#### Using the information:
**a.** Retype a passage from the essay on user research, beginning at the words "The riskier the" and stopping after "big or small?".
**b.** In the essay on user research, what is described as the sole route to understanding real human problems?
**c.** Carry on the essay on user research, writing new text that picks up after its last sentence.
══ Selected extract ══
It seems obvious to state that those working in the realm of ‘user experience’ must put the needs of the user first and foremost. Where do you work? Start-up? Agency? Enterprise? Government? The novelty, scale and complexity of our users’ needs may be as varied as they are numerous. But the common thread that unifies our work is understanding real human problems with a view to solving them. And the sole route to understanding those problems is to investigate them as completely as we can, before, during, even after a project. More on that later.

“The systematic investigation into and study of materials and sources in order to establish facts and reach new conclusions” — Oxford English Dictionary on Research

The riskier the problem, the more effort we may need to develop that understanding. There are no one-size-fits-all solutions. No magic bullets. Some problems are so huge, so complicated, they may be unknowable, but that’s not justification to shoot first, ask questions later. That’s the realm of cowboys and flyboys! How might one even begin to know if the problem is big or small?

JC: “Design Sprints have revealed an expensive waste of time in the modern design process… Up-front User Research is a form of Product Procrastination. It’s busy-work, it’s a way to avoid making hard decisions. It delays the need to make something tangible…”
═══
══ Data provided ══
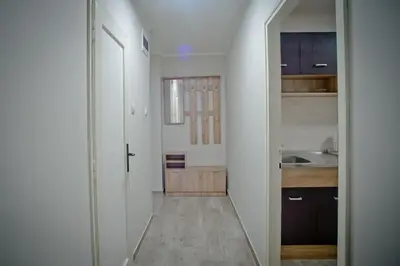 a hallway leading to a kitchen with white walls at Park Apartman in Arandjelovac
═══
#### Task-by-task results:
**a.**
The riskier the problem, the more effort we may need to develop that understanding. There are no one-size-fits-all solutions. No magic bullets. Some problems are so huge, so complicated, they may be unknowable, but that’s not justification to shoot first, ask questions later. That’s the realm of cowboys and flyboys! How might one even begin to know if the problem is big or small?

**b.** Investigating those problems as completely as we can, before, during, and even after a project.

**c.**
So. Many. Questions.

By what measure was this research rated expensive and wasteful? What was the expected return on investment? Were the right people, with the right experience, expertise and resources deployed? What were we trying to learn? What blocked us from learning what we needed?

How might a reasonable person make those “hard decisions” easier? With better information.

Where does this impulsive “need” to act originate? Pressures from commercial or engineering perhaps? From a shared but unquestioned assumption that to simply act is better that to think? From colleagues itching to get to work — those same people who may later be disappointed by not having a well-realised product, that satisfies identified user needs, to sell to an identified and understood market?

How might we know who that market is and how it thinks and behaves? With better information!

How might we be best informed to know if we’re building the right things for them? With better information!

“One accurate measurement is worth a thousand expert opinions”— Admiral Grace Murray Hopper

And what exactly is the modern design process? As though there’s only one. Again, I’ll talk more on that later.

JC: “I know I shouldn’t be saying this because it’s kind of sacrilege in the design community. I also shouldn’t be saying it because I know a lot of companies still make a lot of money selling a user research phase to companies who don’t know better. I know this because we used to do it at AJ&Smart. It was part of our UX/Product Design package: 2–4 weeks of up-front user research…”

The revelation that so many agencies may be exploiting clients, selling packages that merely tick the boxes but don’t provide value is truly shocking to me. The definition of snake oil commerce.

But more so, a one-size-fits-all approach is far from how experienced designers -paid experts- should serve their clients. The strategy and tactics must fit the problem: This is designing 101.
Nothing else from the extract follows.